Rośnie poplon (sałata na jesienny zbiór) Liście grujecznika pachną karmelem

  • wysiewamy zimotrwałe rośliny jednoroczne (np. nagietki, smagliczki), aby latem wcześniej zakwitły
  • oczyszczamy skrzynki z dekoracjami letnimi i obsadzamy je na zimę np. iglakami, wrzosami, trzmielinami
  • jeżeli drzewa i krzewy liściaste zrzuciły liście, jest to dobry termin ich przesadzania. Gleba jest jeszcze ciepła, a deszcze sprzyjają regeneracji korzeni
  • ścinamy rośliny jednoroczne zostawiając w ziemi korzenie. Zdrowe części naziemne wyrzucamy na kompost.
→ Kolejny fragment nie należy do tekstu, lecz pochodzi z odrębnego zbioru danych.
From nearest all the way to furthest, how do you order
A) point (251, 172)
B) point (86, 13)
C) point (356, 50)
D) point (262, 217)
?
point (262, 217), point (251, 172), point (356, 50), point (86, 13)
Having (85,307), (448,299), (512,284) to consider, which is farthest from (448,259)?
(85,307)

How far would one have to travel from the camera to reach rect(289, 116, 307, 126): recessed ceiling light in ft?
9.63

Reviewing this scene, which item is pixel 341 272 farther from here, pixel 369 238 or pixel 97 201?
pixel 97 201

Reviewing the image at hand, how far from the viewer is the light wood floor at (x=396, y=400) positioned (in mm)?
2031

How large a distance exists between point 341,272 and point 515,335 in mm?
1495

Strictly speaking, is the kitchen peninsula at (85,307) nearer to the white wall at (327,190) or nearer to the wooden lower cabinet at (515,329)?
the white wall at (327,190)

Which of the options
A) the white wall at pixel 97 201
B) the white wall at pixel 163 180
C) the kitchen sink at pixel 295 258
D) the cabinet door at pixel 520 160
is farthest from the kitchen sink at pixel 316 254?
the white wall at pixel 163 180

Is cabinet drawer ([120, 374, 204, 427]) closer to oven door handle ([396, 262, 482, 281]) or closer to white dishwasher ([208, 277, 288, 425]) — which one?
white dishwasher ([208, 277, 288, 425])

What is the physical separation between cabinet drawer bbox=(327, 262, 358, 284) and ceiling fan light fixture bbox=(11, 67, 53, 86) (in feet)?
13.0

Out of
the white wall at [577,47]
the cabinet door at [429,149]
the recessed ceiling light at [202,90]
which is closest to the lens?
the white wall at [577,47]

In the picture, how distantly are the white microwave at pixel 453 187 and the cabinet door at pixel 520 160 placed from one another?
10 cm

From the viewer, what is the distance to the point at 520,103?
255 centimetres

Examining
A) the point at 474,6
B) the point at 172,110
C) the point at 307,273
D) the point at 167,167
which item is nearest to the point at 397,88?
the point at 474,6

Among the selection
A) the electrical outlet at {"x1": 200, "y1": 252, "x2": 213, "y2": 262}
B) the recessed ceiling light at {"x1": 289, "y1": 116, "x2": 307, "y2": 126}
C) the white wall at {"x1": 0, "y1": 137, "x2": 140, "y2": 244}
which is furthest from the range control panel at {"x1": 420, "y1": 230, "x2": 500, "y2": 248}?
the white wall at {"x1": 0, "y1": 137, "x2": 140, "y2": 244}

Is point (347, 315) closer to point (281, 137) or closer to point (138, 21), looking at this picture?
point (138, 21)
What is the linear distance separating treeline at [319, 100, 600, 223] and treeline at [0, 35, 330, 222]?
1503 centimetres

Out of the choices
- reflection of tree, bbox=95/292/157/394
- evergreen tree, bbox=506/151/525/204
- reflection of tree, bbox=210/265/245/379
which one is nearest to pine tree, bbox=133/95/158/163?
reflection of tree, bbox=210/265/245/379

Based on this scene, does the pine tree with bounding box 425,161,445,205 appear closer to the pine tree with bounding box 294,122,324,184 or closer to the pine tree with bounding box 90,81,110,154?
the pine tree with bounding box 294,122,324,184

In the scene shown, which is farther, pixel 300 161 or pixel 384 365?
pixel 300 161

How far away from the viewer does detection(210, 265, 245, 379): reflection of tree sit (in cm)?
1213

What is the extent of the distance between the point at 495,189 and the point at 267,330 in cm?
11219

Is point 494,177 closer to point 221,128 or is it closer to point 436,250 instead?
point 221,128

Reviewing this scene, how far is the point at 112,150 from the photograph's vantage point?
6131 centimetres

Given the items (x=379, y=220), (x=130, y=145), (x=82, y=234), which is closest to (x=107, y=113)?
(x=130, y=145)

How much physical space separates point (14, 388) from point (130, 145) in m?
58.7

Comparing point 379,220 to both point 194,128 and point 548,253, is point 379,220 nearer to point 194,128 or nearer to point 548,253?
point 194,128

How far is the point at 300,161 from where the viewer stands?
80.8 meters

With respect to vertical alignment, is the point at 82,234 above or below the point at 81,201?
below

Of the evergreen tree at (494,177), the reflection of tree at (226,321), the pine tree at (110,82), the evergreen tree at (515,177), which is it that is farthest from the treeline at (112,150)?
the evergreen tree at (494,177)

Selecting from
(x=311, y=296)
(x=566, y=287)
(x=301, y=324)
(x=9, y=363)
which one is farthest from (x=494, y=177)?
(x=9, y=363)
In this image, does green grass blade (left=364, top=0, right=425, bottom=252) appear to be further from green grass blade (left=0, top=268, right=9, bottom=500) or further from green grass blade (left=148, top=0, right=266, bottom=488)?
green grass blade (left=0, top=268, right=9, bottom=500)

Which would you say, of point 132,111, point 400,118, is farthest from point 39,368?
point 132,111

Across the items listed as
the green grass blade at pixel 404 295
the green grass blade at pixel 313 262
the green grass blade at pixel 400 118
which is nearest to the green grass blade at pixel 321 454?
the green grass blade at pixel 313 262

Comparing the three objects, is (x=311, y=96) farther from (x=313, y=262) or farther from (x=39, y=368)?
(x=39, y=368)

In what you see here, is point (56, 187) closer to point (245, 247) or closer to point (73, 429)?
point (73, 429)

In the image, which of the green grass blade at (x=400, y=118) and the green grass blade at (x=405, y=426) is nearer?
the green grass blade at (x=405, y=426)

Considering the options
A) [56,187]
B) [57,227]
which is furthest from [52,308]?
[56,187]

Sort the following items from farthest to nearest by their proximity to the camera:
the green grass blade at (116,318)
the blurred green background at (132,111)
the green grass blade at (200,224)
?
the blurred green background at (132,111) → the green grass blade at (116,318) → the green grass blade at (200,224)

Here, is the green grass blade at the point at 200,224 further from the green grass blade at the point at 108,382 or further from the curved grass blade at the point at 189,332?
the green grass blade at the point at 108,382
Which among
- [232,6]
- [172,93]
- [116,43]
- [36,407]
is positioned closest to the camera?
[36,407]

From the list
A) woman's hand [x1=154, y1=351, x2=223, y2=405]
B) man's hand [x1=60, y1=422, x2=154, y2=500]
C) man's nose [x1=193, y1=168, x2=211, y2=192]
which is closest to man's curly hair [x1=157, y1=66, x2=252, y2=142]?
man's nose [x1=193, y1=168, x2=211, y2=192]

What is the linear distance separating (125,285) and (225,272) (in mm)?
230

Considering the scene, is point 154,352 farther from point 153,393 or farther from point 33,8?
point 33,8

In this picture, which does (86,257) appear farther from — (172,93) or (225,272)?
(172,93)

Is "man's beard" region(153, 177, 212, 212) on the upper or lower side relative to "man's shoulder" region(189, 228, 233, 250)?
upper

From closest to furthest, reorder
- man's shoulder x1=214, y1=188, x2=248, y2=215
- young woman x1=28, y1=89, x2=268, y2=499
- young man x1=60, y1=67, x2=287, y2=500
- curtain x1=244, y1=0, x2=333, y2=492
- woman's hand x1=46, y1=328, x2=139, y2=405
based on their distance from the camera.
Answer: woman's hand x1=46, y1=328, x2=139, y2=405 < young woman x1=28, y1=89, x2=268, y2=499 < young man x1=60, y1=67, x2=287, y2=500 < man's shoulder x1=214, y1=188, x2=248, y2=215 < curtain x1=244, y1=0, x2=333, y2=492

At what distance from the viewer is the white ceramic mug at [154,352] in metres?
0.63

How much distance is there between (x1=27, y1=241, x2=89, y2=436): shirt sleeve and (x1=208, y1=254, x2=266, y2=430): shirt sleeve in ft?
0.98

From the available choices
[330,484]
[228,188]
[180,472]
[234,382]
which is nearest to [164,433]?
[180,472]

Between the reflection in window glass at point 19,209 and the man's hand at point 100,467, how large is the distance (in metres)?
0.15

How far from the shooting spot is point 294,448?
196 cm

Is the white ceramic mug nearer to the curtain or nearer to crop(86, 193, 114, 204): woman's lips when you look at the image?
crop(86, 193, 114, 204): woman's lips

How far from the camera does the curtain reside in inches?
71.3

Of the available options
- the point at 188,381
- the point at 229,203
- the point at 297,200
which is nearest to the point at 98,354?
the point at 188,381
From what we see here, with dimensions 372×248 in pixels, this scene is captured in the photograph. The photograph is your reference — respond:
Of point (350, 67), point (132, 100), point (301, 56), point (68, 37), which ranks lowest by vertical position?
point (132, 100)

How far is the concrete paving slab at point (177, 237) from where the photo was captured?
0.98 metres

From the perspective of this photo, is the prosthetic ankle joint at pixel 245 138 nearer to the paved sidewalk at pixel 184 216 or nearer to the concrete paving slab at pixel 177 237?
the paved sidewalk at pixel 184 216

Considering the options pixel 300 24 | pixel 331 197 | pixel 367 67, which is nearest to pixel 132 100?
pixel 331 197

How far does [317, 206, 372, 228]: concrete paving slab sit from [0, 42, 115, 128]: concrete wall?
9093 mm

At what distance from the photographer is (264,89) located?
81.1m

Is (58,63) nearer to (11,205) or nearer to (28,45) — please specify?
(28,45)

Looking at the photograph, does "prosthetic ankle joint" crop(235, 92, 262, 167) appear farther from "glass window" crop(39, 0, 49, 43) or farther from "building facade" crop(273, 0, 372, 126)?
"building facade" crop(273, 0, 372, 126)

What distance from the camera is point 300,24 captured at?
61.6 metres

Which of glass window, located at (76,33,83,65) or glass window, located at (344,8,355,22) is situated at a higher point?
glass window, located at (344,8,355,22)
Natomiast porażone przez grzyby, palimy lub wyrzucamy na śmietnik

Jeszcze kwitną ostatnie róże, kwiaty pozostawiamy na krzewach Czyścimy przekwitnięte kwiatostany

  • zbieramy nasiona roślin jednorocznych
  • źle wyglądające byliny ścinamy nad ziemią. Te, które mają atrakcyjne owocostany zostawiamy jako pokarm dla ptaków i zimową dekorację
  • usuwamy z rabat chwasty
  • podlewamy przed zimą rośliny zimozielone np. różaneczniki, pierisy, laurowiśnie, iglaki
  • przenosimy do zimowych pomieszczeń rośliny balkonowe, które chcemy przechować np. cenne odmiany pelargonii czy fuksji

Grabimy opadłe liście i wywozimy je na kompost Oczyszczamy rabaty z zaschniętych lub chorych liści, kwiatostanów. Robimy porządki

TRAWNIK

  • systematycznie wygrabiamy trawnik z opadających liści, najlepiej przy pomocy lekkich grabi w kształcie wachlarza. Jeśli odpadów jest bardzo dużo, zbieramy je specjalnymi ręcznymi zbieraczami do liści i trawy
  • już nie nawozimy, gdyż pobudzona do wzrostu trawa źle przezimuje
  • docinamy krawędzie trawnika, jeśli nie zrobiliśmy tego we wrześniu. Służy do tego szpadelek-nóż do cięcia kantów
  • naprawiamy miejsca zniszczone
  • w dalszym ciągu kosimy trawnik, ale już nie tak często
  • podnosimy ostrze kosiarki wyżej
  • na początku miesiąca możemy jeszcze wysiewać trawnik
  • zakładamy trawnik z rolki
  • możemy jeszcze wykonać jesienną aerację lub wertykulację, gdy pogoda jest sucha. Pomocne będą specjalne buty - sandały z kolcami oraz mechaniczny wertykulator

Wyławiamy liście  ze stawu, zanim opadną na dno Czerwone liście klonu. Jeśli spadają do stawu, wyławiamy je

STAW

  • możemy jeszcze dzielić rośliny wodne
  • staw przykrywamy siatką lub systematycznie usuwamy liście z powierzchni wody, aby nie opadły na dno czyścimy rośliny wodne z martwych części, gdyż obumierająca materia organiczna powoduje powstawanie toksycznych gazów
  • przycinamy o połowę rośliny natleniające i wyławiamy przycięte fragmenty
  • jeżeli pogoda jest umiarkowana, temperatura wody min. 12 stopni i ryby są aktywne – możemy jeszcze dokarmiać. Podajemy tyle karmy, aby została natychmiast zjedzona, resztę wyławiamy
  • wyjmujemy pompy fontannowe, oczyszczamy je dokładnie i robimy przegląd techniczny. Przenosimy do pomieszczenia na zimę.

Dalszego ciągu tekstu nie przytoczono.